The knights rode hard for them. There was no clearing a path all the way through to them in time, if at all. Behind them, firestorm; to the left and to the right, walls of flame; before them, one city block, the houses towering in flames, the street littered with blazing debris. The horses reached the fire and plunged in, ears back and eyes rolling in terror.
“More water!” shouted Stuart. He waited breathlessly, holding his cloak in both hands. One horse and rider vanished in a rain of fire. Smoke billowed across the street. All the riders vanished in blackness…then blasted through the wall of smoke and cinders into the open street. The horse of the leader let out a furious neigh and leapt the low wall on the opposite side of the street into the moat. The riders tumbled from their mounts to the pavestones, covered with flames. Stuart rushed to the closest with his wet cloak and beat out his flames.
Nine riders survived. Nine of a hundred.
As they stood in disarray beneath the flames of the haven, the lieutenant of Lady Anaerias ran up to meet them. “Hurry,” urged Raephael, “Get yourselves to safety behind the tarn! Behold!”

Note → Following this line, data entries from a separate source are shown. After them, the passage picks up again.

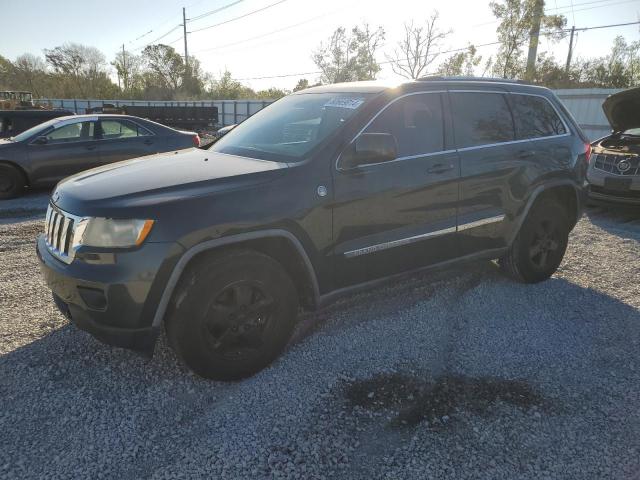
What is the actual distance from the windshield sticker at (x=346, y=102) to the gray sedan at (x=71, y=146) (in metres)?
5.85

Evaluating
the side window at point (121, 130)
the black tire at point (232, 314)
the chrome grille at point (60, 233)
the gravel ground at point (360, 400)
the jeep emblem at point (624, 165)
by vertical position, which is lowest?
the gravel ground at point (360, 400)

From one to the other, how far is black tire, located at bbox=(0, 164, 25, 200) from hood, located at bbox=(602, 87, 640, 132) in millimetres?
10071

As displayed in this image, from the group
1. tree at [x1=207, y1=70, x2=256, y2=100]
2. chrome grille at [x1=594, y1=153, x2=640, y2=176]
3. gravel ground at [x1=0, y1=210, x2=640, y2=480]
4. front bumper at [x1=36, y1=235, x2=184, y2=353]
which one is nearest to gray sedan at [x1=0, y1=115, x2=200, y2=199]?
gravel ground at [x1=0, y1=210, x2=640, y2=480]

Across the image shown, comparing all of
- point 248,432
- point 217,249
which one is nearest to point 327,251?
point 217,249

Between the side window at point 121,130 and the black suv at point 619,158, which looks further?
the side window at point 121,130

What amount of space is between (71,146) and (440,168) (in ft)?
23.9

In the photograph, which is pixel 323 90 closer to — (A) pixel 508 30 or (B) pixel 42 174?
(B) pixel 42 174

Looking up, they could see a wave of smoke like an avalanche consuming the city, approaching at an alarming speed. Stuart rose. Sianna stared. Raephael was already starting back across the bridge. “All right now!” said Stuart. He did not need to say anything else. At once everyone was running or hobbling or moving towards the bridge. Behind them pursued the sound of crushing timbers and roaring flames. Piachras ushered all his soldiers over the bridge, then met Stuart and Sianna with a quick clasp of hands. Sianna’s soldiers crossed over, then the knights pulling their horses or being pulled by them. Last of all, Stuart stepped onto the opposite side of the bridge and looked back. The wall of billowing, glowing blackness struck the last row of houses and rocketed into the air toward the moat. Stuart covered Sianna and raised a hand before his eyes.